Disney Springs to begin phased reopening May 20 after coronavirus closure
Theme parks will remain closed
ORLANDO, Fla. – Disney Springs, which has been closed for more than a month due to the coronavirus pandemic, will begin slowly reopening on May 20.
The news came Thursday via a Walt Disney World blog post. It didn’t include details on which shops and restaurants will be among the first to open.
Come May 20, guests can expect reduced hours, parking and capacity in order to keep in line with social distancing rules.
“Disney Springs will begin to reopen in a way that incorporates enhanced safety measures, including increased cleaning procedures, the use of appropriate face coverings by both cast members and guests, limited-contact guest services and additional safety training for cast members,” Matt Simon, the vice president of Disney Springs, wrote in the post.
On The Walt Disney World website, a COVID-19 liability disclaimer has been posted ahead of the reopening.
Resort theme parks and hotels will remain closed even as the dining and shopping complex opens once again.

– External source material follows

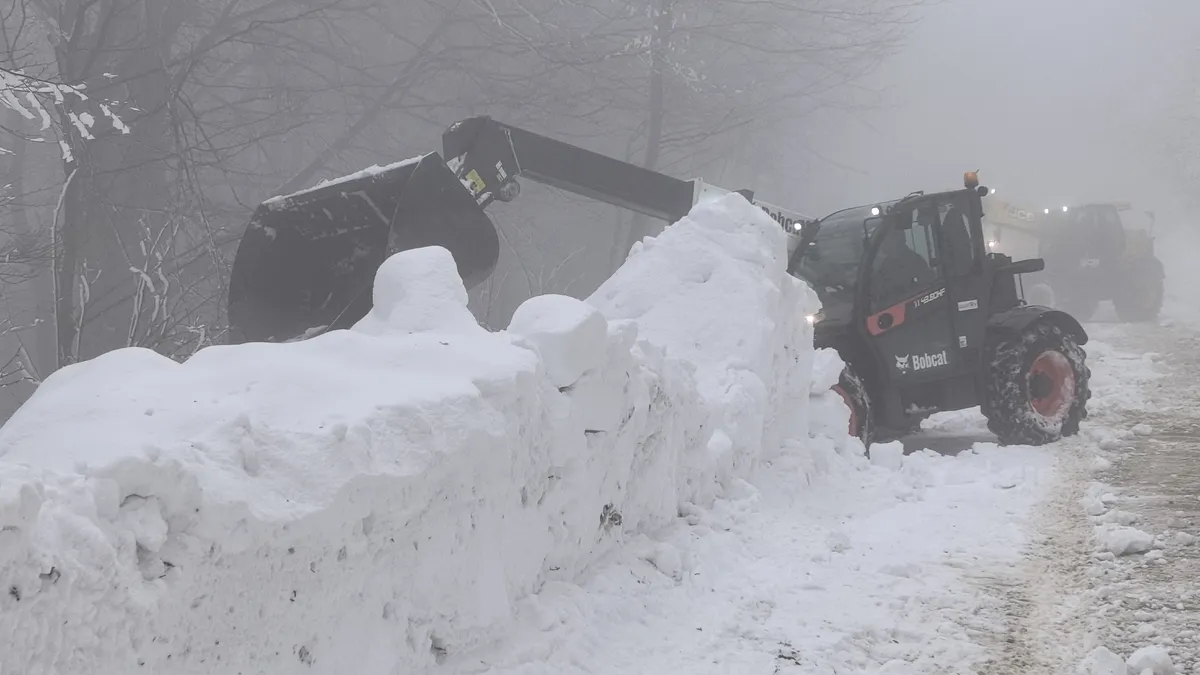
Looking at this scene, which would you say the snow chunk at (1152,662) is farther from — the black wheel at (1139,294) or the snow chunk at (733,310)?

Disney Springs closed its doors March 17, two days after Magic Kingdom and the other Disney theme parks shut down. The closure was initially anticipated to last through the end of March but has since been extended.
Speaking at an Orange County Economic Recovery Task Force meeting Monday, Senior Vice President of Walt Disney World Resort and Transportation Operations Thomas Mazloum said there is no timeline for when the parks will reopen.
When theme parks get the green light from the state to start up operations, Disney is expected to open in two phases, according to a report from Variety.
The first phase would involve opening with 50% capacity and then, when conditions allow, moving up to 75% capacity.
Disney Parks Chief Medical Officer Dr. Pam Hymel said during an earnings call this week that when parks reopen, cast members will have access to personal protective equipment and there will be enhanced cleaning measures in place.
Officials are also looking at technology, such as the Play Disney Parks App and virtual queues, as a way to help keep guests spread apart. Assigning dates to guests when they purchase tickets is another option that could help limit capacity.